2-Anger-”why me?”, feelings of wanting to fight back or get even with spouse of divorce, for death, anger at the deceased, blaming them for leaving.
3-Bargaining-bargaining often takes place before the loss. Attempting to make deals with the spouse who is leaving, or attempting to make deals with God to stop or change the loss. Begging, wishing, praying for them to come back.
4-Depression-overwhelming feelings of hopelessness, frustration, bitterness, self pity, mourning loss of person as well as the hopes, dreams and plans for the future. Feeling lack of control, feeling numb. Perhaps feeling suicidal.
5-Acceptance-there is a difference between resignation and acceptance. You have to accept the loss, not just try to bear it quietly. Realization that it takes two to make or break a marriage. Realization that the person is gone (in death) that it is not their fault, they didn’t leave you on purpose. (even in cases of suicide, often the deceased person, was not in their right frame of mind) Finding the good that can come out of the pain of loss, finding comfort and healing. Our goals turn toward personal growth. Stay with fond memories of person.

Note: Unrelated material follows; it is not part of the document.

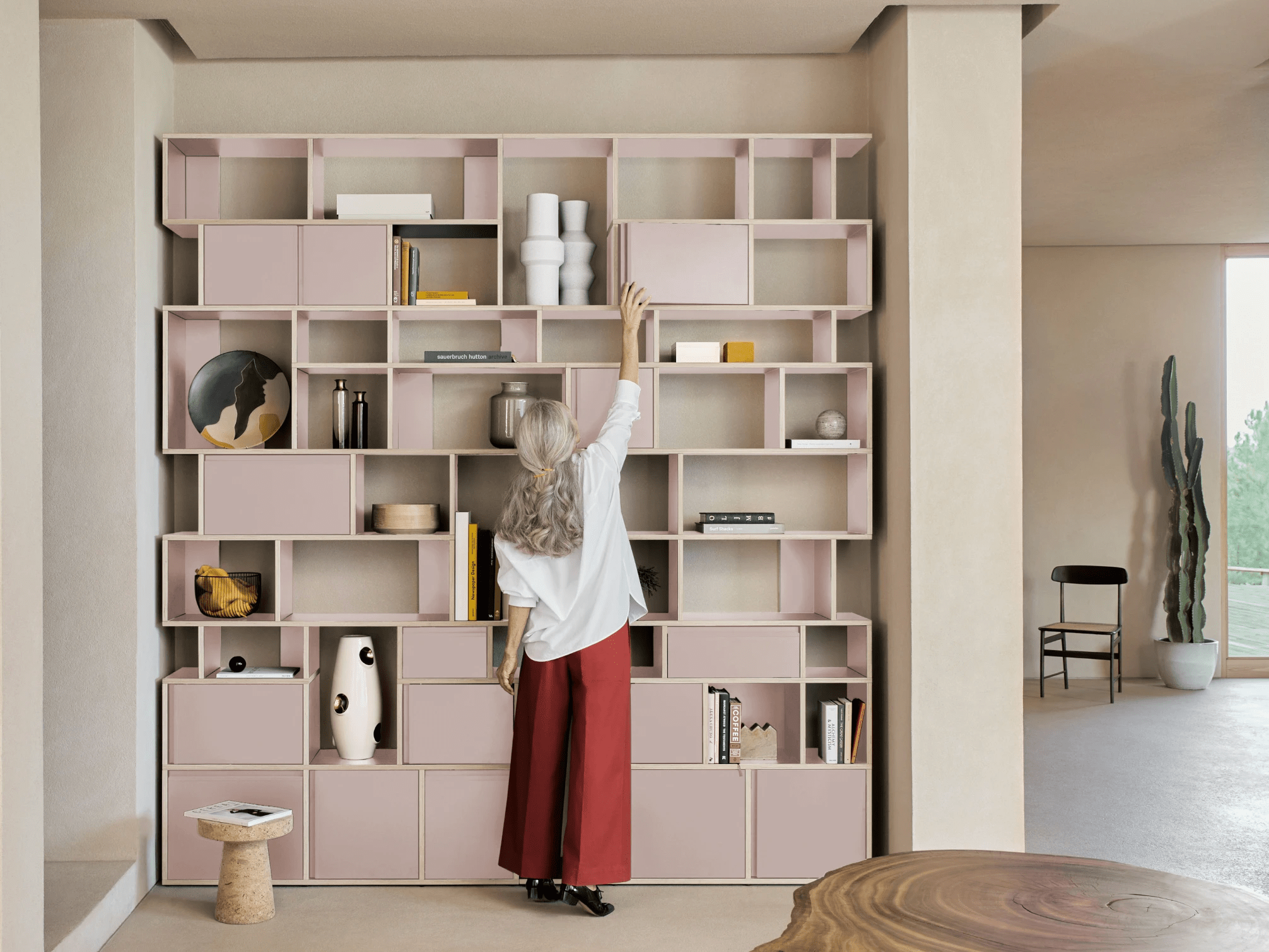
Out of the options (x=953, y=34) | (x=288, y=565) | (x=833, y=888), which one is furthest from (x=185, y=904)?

Death is a fact of life, everyone would die and everyone would loose someone they love eventually. People deal with the death of a loved one in many different ways, some are positive while others are negative. Most adults deal with it in a mature way and most of them actually learn many things from that kind of experience. Teenagers on the other hand, are more likely to take grief in a more negative and sometimes destructive way. The feelings that they would feel are intense and and they can show it in a number of explosive ways which is relatively better than the alternative. The alternative, which some teens choose to do, is to keep their pain and negative feelings inside. They may even show no emotions at all when they loose someone, but parents should know better than to assume that they do not feel the pain and anguish.
Kids who do not express their emotions have a tendency to implode and eventually self-destruct if they do not get the help that they need. But its not that easy to help them cope with whatever grief they are feeling because they almost always don’t want to talk about it. So, how can parents help?

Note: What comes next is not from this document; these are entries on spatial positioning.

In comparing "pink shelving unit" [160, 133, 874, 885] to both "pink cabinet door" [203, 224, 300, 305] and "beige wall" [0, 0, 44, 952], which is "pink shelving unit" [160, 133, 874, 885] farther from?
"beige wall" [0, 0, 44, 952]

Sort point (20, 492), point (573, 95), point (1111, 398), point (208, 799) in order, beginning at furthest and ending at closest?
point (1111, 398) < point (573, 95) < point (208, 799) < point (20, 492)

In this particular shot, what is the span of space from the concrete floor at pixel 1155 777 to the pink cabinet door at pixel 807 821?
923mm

The best possible way is to consult a professional, psychologists, therapists and even religious leaders can help. They are specially trained to deal with these situations. Talking about the death and the problems openly in a calm and reassuring way is also a good idea, the grieving teens do not even need to participate if they don’t want to, but hearing people talk and hearing reassuring words can encourage him/her to change their mind and express what their feelings.
Let them realize, even in an indirect and subtle way that its not the end of the world and no matter how bad they feel right now, it can and will get better eventually.